The Brazilian president’s visit to Washington has refocused attention on the controversy over an Air Force decision to cancel the contract for the Light Air Support aircraft—a turboprop attack plane for Afghan forces—to be built jointly by Nevada-based Sierra Nevada and Brazil’s Embraer. Left out of this attention is what this story tells us about the current defense builddown.
The Light Air Support fleet was initially planned to include 20 planes for the Afghans, which the Air Force would complement with another 100 for itself to be used to train partners--like the Afghans--around the world. The Air Force’s version would be called the Light Attack and Armed Reconnaissance (LAAR) aircraft. Just a couple of years ago, the Air Force was profiling how this combination would improve the Air Force’s counterinsurgency and partnership capacity.

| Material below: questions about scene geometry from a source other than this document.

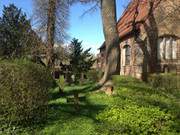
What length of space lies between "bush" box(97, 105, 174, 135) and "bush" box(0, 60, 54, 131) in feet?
6.87

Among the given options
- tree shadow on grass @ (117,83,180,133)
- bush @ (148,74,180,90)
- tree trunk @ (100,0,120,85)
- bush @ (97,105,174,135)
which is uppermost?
tree trunk @ (100,0,120,85)

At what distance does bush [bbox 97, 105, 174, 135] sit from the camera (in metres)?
11.5

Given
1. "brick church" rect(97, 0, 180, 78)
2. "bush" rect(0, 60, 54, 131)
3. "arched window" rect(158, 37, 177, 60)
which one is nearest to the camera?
"bush" rect(0, 60, 54, 131)

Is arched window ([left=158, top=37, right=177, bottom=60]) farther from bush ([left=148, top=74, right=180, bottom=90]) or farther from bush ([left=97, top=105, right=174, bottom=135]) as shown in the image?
bush ([left=97, top=105, right=174, bottom=135])

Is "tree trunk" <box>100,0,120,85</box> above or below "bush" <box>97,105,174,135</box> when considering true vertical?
above

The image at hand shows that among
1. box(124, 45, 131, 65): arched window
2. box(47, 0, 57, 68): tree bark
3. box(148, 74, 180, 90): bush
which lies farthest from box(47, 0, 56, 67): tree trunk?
box(148, 74, 180, 90): bush

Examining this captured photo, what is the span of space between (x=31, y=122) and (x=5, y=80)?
1997mm

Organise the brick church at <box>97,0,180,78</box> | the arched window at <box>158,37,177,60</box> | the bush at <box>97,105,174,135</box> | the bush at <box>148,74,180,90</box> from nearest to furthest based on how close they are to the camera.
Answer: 1. the bush at <box>97,105,174,135</box>
2. the bush at <box>148,74,180,90</box>
3. the brick church at <box>97,0,180,78</box>
4. the arched window at <box>158,37,177,60</box>

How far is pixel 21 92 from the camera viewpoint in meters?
12.0

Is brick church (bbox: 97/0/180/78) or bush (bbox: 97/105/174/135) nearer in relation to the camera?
bush (bbox: 97/105/174/135)

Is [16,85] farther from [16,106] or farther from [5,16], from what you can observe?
[5,16]

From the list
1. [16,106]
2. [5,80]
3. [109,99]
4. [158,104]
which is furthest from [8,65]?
[109,99]

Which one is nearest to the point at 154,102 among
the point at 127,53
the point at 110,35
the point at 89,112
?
the point at 89,112

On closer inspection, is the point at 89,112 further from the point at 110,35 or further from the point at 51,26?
the point at 51,26
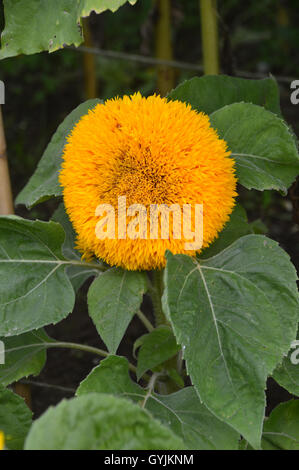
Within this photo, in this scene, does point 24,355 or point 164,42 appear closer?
point 24,355

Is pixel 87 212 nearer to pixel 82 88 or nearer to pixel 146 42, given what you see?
pixel 146 42

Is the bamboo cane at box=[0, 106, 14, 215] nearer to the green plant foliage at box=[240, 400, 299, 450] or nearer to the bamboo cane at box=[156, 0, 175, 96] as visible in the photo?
the green plant foliage at box=[240, 400, 299, 450]

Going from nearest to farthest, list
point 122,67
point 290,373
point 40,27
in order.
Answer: point 290,373 < point 40,27 < point 122,67

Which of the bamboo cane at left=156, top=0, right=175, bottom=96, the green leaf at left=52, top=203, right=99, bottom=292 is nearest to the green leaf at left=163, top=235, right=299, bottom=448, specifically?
the green leaf at left=52, top=203, right=99, bottom=292

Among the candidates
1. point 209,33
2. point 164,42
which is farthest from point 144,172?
point 164,42

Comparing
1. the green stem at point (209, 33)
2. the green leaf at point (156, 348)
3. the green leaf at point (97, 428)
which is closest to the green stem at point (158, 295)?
the green leaf at point (156, 348)

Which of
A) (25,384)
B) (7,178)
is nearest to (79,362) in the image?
(25,384)

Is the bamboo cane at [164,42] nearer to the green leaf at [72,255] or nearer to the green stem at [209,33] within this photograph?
the green stem at [209,33]

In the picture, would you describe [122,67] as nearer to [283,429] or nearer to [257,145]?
[257,145]
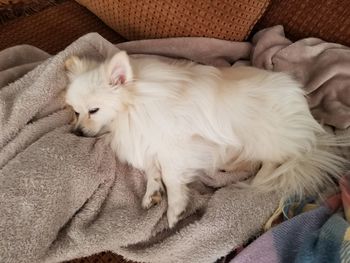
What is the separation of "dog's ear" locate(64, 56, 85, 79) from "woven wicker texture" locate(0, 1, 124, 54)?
1.27 feet

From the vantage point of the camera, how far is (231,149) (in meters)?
1.34

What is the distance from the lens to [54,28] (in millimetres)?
1762

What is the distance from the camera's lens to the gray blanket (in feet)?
3.47

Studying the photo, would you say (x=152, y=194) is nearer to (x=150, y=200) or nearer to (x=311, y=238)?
(x=150, y=200)

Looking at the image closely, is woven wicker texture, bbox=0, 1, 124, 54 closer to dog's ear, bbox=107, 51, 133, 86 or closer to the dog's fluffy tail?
dog's ear, bbox=107, 51, 133, 86

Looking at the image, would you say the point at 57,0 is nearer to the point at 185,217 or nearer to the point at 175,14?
the point at 175,14

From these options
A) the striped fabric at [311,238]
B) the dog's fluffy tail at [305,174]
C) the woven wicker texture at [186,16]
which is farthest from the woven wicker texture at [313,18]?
the striped fabric at [311,238]

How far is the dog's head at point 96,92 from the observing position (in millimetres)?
1242

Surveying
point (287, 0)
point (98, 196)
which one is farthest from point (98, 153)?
point (287, 0)

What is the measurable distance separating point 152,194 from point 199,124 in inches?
10.3

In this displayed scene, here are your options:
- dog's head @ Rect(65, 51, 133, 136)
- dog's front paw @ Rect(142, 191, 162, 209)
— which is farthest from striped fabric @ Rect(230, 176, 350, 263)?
dog's head @ Rect(65, 51, 133, 136)

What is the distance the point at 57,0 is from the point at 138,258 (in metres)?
1.33

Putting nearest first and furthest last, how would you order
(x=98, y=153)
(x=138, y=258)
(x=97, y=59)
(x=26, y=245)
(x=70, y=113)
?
(x=26, y=245) → (x=138, y=258) → (x=98, y=153) → (x=70, y=113) → (x=97, y=59)

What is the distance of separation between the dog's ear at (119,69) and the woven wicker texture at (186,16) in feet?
1.46
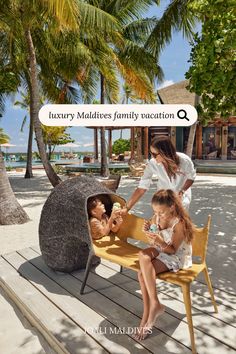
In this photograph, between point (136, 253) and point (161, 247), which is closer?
point (161, 247)

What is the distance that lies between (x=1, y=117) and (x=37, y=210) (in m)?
9.91

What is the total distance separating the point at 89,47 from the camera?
15.2m

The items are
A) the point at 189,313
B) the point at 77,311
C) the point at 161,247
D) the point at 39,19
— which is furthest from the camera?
the point at 39,19

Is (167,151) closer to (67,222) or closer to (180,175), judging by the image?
(180,175)

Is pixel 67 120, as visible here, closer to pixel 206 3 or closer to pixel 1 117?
pixel 206 3

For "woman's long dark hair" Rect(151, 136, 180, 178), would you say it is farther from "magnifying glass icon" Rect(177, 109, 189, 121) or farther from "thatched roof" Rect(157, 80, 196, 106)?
"thatched roof" Rect(157, 80, 196, 106)

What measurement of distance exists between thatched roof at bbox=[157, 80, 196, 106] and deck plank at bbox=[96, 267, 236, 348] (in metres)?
24.8

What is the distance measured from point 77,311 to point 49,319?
0.31 meters

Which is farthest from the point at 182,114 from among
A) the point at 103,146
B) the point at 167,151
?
the point at 103,146

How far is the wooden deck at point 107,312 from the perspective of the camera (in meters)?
2.89

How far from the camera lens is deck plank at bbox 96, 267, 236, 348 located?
118 inches

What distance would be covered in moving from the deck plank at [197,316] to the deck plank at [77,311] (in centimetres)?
62
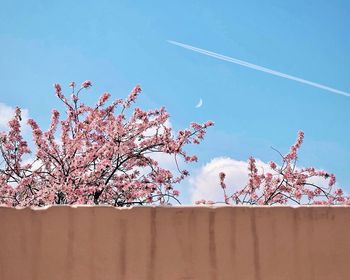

But then the Air Force dropped the LAAR program from 100 to only 15 aircraft, a plan funded in FY12. And this year, it cancelled its organic program altogether (page 158):
The LAAR program is terminated. Light attack air advisors will train in theater using methods similar to those already proven in other light aircraft. The Air Force has the ability to improve the capabilities of Partner Nation Air Forces using the foundational programs without procuring a niche aircraft to accomplish the training.
“Niche” is the key word. The services are focusing their resources on what they think is most important as budgets tighten, and niche capabilities aren’t it. The Afghans' 20 aircraft are actually funded by OCO money in the Afghanistan Security Forces Fund (p. 13), so no skin off the Air Force to fund it—and thus why there are inklings about the contract being relet. That’s the real story more than the supposed acquisition antics currently grabbing attention.